##### Exercise materials
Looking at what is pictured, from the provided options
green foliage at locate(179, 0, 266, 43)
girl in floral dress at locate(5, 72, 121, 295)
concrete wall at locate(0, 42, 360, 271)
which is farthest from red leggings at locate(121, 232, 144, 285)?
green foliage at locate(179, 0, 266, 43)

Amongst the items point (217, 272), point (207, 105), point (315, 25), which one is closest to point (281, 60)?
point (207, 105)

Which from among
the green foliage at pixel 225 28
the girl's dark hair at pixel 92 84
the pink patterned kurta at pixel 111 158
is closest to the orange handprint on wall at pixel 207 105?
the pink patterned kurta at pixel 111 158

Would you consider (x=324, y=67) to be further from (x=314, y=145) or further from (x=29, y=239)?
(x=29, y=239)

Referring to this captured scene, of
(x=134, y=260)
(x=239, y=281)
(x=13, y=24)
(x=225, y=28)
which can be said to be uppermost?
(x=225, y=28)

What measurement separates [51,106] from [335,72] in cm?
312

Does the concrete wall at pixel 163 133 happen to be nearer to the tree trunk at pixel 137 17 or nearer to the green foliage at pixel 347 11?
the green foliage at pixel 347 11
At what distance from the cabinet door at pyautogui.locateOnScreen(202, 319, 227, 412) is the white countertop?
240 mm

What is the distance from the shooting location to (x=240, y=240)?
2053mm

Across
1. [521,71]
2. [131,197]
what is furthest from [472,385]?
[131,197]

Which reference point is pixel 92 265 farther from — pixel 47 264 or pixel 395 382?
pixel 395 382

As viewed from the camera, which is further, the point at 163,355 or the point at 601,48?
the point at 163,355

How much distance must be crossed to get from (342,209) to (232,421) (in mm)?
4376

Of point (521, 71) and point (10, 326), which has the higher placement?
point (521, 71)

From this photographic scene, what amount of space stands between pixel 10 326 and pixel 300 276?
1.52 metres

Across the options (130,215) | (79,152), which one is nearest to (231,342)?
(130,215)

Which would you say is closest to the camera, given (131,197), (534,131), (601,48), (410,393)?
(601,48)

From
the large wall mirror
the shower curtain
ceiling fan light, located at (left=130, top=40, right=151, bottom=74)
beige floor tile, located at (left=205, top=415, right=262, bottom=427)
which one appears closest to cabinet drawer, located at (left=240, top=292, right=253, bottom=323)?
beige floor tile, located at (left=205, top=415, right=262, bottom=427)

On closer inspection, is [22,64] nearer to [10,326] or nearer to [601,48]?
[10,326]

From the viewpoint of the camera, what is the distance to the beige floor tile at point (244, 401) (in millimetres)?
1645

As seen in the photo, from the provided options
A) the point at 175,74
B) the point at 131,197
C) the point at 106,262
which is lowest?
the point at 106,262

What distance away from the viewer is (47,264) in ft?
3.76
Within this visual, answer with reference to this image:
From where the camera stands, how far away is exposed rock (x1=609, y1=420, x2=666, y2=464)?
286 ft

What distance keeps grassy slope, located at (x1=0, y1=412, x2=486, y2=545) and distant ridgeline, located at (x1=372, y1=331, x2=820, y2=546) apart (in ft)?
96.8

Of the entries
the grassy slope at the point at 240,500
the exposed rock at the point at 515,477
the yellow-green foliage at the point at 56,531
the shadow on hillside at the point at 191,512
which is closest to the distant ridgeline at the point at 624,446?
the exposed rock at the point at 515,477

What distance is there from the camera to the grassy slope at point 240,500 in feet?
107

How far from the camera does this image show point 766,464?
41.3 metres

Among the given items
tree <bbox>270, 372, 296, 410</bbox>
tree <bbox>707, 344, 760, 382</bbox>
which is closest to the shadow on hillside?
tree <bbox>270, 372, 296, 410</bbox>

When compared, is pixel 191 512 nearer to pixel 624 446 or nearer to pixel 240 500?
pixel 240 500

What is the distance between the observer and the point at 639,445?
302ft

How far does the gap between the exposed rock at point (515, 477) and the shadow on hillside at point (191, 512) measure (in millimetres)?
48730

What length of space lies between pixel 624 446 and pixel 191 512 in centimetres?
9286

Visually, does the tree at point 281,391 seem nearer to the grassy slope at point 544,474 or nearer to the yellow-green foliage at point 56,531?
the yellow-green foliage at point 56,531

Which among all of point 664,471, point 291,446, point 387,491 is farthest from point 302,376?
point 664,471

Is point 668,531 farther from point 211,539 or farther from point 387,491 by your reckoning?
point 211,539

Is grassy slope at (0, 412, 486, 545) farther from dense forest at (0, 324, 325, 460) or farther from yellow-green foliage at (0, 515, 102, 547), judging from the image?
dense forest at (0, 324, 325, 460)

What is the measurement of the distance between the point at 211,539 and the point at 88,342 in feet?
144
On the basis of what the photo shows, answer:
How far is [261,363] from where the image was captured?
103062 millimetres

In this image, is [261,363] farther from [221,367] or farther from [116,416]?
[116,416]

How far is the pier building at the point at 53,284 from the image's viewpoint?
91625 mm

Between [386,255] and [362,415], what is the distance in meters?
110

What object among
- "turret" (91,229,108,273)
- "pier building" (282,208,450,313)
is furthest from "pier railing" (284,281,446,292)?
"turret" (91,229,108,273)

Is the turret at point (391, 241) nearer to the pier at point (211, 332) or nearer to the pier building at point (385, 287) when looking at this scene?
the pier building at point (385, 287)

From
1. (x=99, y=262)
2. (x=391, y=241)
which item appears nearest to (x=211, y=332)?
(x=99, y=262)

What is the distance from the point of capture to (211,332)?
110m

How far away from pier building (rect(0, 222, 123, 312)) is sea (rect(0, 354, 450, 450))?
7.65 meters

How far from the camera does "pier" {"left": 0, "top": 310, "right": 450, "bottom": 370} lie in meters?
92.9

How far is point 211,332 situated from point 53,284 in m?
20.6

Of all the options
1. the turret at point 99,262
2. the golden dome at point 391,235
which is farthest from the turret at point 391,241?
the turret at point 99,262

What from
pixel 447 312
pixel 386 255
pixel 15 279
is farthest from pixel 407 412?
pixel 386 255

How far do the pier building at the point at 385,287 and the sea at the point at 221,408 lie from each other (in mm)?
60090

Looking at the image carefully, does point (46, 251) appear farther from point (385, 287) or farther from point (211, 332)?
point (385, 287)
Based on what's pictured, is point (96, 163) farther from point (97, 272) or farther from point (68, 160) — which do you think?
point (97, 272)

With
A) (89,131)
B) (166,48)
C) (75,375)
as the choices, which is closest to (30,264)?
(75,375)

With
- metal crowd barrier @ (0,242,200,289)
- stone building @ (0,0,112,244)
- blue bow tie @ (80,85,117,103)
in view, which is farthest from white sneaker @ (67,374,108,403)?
##########
**Stated problem:** Please rewrite all of the items above, replacing "concrete wall" with "cement wall" and leaving everything else unchanged.

**The solution:**
Looking at what is pictured, from the provided options
green foliage at locate(179, 0, 266, 43)
girl in floral dress at locate(5, 72, 121, 295)
cement wall at locate(0, 42, 360, 271)
which is farthest from red leggings at locate(121, 232, 144, 285)?
green foliage at locate(179, 0, 266, 43)

Amongst the items point (217, 272), point (207, 105), point (315, 25), which one is closest to point (281, 60)?
point (207, 105)

Which from among
the green foliage at pixel 225 28
the girl's dark hair at pixel 92 84
the pink patterned kurta at pixel 111 158
is closest to the orange handprint on wall at pixel 207 105?
the pink patterned kurta at pixel 111 158

Would you consider (x=324, y=67) to be further from (x=314, y=145) or further from (x=29, y=239)?
(x=29, y=239)

Referring to this captured scene, of
(x=134, y=260)
(x=239, y=281)
(x=13, y=24)
(x=225, y=28)
which can be said to be uppermost?
(x=225, y=28)

What measurement separates [51,106] from [335,72] in cm?
312

Does the cement wall at pixel 163 133 happen to be nearer to the tree trunk at pixel 137 17 or nearer to the green foliage at pixel 347 11?
the green foliage at pixel 347 11
At what distance from the cabinet door at pyautogui.locateOnScreen(202, 319, 227, 412) is the white countertop?
240 mm

What is the distance from the shooting location to (x=240, y=240)?
2053mm

Across
1. [521,71]
2. [131,197]
what is furthest from [472,385]?
[131,197]

Which reference point is pixel 92 265 farther from — pixel 47 264 or pixel 395 382?
pixel 395 382

As viewed from the camera, which is further, the point at 163,355 or the point at 601,48?
the point at 163,355

How much distance must be crossed to get from (342,209) to (232,421) (in mm)?
4376

Of point (521, 71) and point (10, 326), which has the higher placement?
point (521, 71)

From this photographic scene, what amount of space stands between pixel 10 326 and pixel 300 276?
1.52 metres

Across the options (130,215) | (79,152), which one is nearest to (231,342)?
(130,215)

Which would you say is closest to the camera, given (131,197), (534,131), (601,48), (410,393)?
(601,48)

From
the large wall mirror
the shower curtain
ceiling fan light, located at (left=130, top=40, right=151, bottom=74)
beige floor tile, located at (left=205, top=415, right=262, bottom=427)
which one appears closest to cabinet drawer, located at (left=240, top=292, right=253, bottom=323)?
beige floor tile, located at (left=205, top=415, right=262, bottom=427)

On closer inspection, is [22,64] nearer to [10,326] or nearer to [601,48]?
[10,326]

From the viewpoint of the camera, what is the distance to the beige floor tile at point (244, 401) (in millimetres)?
1645

As seen in the photo, from the provided options
A) the point at 175,74
B) the point at 131,197
C) the point at 106,262
which is lowest?
the point at 106,262

What distance away from the viewer is (47,264) in ft?
3.76
Within this visual, answer with reference to this image:
From where the camera stands, how far away is exposed rock (x1=609, y1=420, x2=666, y2=464)?
286 ft

What distance keeps grassy slope, located at (x1=0, y1=412, x2=486, y2=545) and distant ridgeline, located at (x1=372, y1=331, x2=820, y2=546) apart (in ft)?
96.8

Of the entries
the grassy slope at the point at 240,500
the exposed rock at the point at 515,477
the yellow-green foliage at the point at 56,531
the shadow on hillside at the point at 191,512
which is closest to the distant ridgeline at the point at 624,446?
the exposed rock at the point at 515,477

What distance is there from the camera to the grassy slope at point 240,500 in feet?
107

How far from the camera does this image show point 766,464?
41.3 metres

Among the given items
tree <bbox>270, 372, 296, 410</bbox>
tree <bbox>707, 344, 760, 382</bbox>
which is closest to the shadow on hillside?
tree <bbox>270, 372, 296, 410</bbox>

When compared, is pixel 191 512 nearer to pixel 624 446 or nearer to pixel 240 500?
pixel 240 500

What is the distance between the observer and the point at 639,445?
302ft

How far does the gap between the exposed rock at point (515, 477) and the shadow on hillside at point (191, 512) measure (in millimetres)?
48730

What length of space lies between pixel 624 446 and pixel 191 512 in centimetres?
9286

Visually, does the tree at point 281,391 seem nearer to the grassy slope at point 544,474 or nearer to the yellow-green foliage at point 56,531?
the yellow-green foliage at point 56,531

Which among all of point 664,471, point 291,446, point 387,491 is farthest from point 302,376?
point 664,471

Is point 668,531 farther from point 211,539 or farther from point 387,491 by your reckoning?
point 211,539

Is grassy slope at (0, 412, 486, 545) farther from dense forest at (0, 324, 325, 460) or farther from yellow-green foliage at (0, 515, 102, 547), judging from the image?
dense forest at (0, 324, 325, 460)

What is the measurement of the distance between the point at 211,539 and the point at 88,342 in feet?
144
On the basis of what the photo shows, answer:
How far is [261,363] from where the image was captured?
103062 millimetres

In this image, is [261,363] farther from [221,367] or farther from [116,416]?
[116,416]

How far is the pier building at the point at 53,284 from the image's viewpoint?
91625 mm

Between [386,255] and [362,415], what is the distance in meters?
110

What object among
- "turret" (91,229,108,273)
- "pier building" (282,208,450,313)
is furthest from "pier railing" (284,281,446,292)?
"turret" (91,229,108,273)

Is the turret at point (391, 241) nearer to the pier at point (211, 332) or nearer to the pier building at point (385, 287) when looking at this scene?
the pier building at point (385, 287)

From
1. (x=99, y=262)
2. (x=391, y=241)
which item appears nearest to (x=211, y=332)?
(x=99, y=262)

What is the distance from the point of capture to (211,332)?
110m

How far away from pier building (rect(0, 222, 123, 312)) is sea (rect(0, 354, 450, 450))?
7.65 meters

How far from the camera does "pier" {"left": 0, "top": 310, "right": 450, "bottom": 370} lie in meters?
92.9

How far is point 211,332 situated from point 53,284 in m?
20.6

Of all the options
1. the turret at point 99,262
2. the golden dome at point 391,235
which is farthest from the turret at point 391,241?
the turret at point 99,262

What from
pixel 447 312
pixel 386 255
pixel 15 279
is farthest from pixel 407 412?
pixel 386 255

How far do the pier building at the point at 385,287 and the sea at the point at 221,408 lie from each other (in mm)?
60090

Looking at the image carefully, does point (46, 251) appear farther from point (385, 287) or farther from point (211, 332)?
point (385, 287)
Based on what's pictured, is point (96, 163) farther from point (97, 272) or farther from point (68, 160) — which do you think?
point (97, 272)

With
A) (89,131)
B) (166,48)
C) (75,375)
as the choices, which is closest to (30,264)?
(75,375)

With
- metal crowd barrier @ (0,242,200,289)
- stone building @ (0,0,112,244)
- blue bow tie @ (80,85,117,103)
in view, which is farthest from white sneaker @ (67,374,108,403)?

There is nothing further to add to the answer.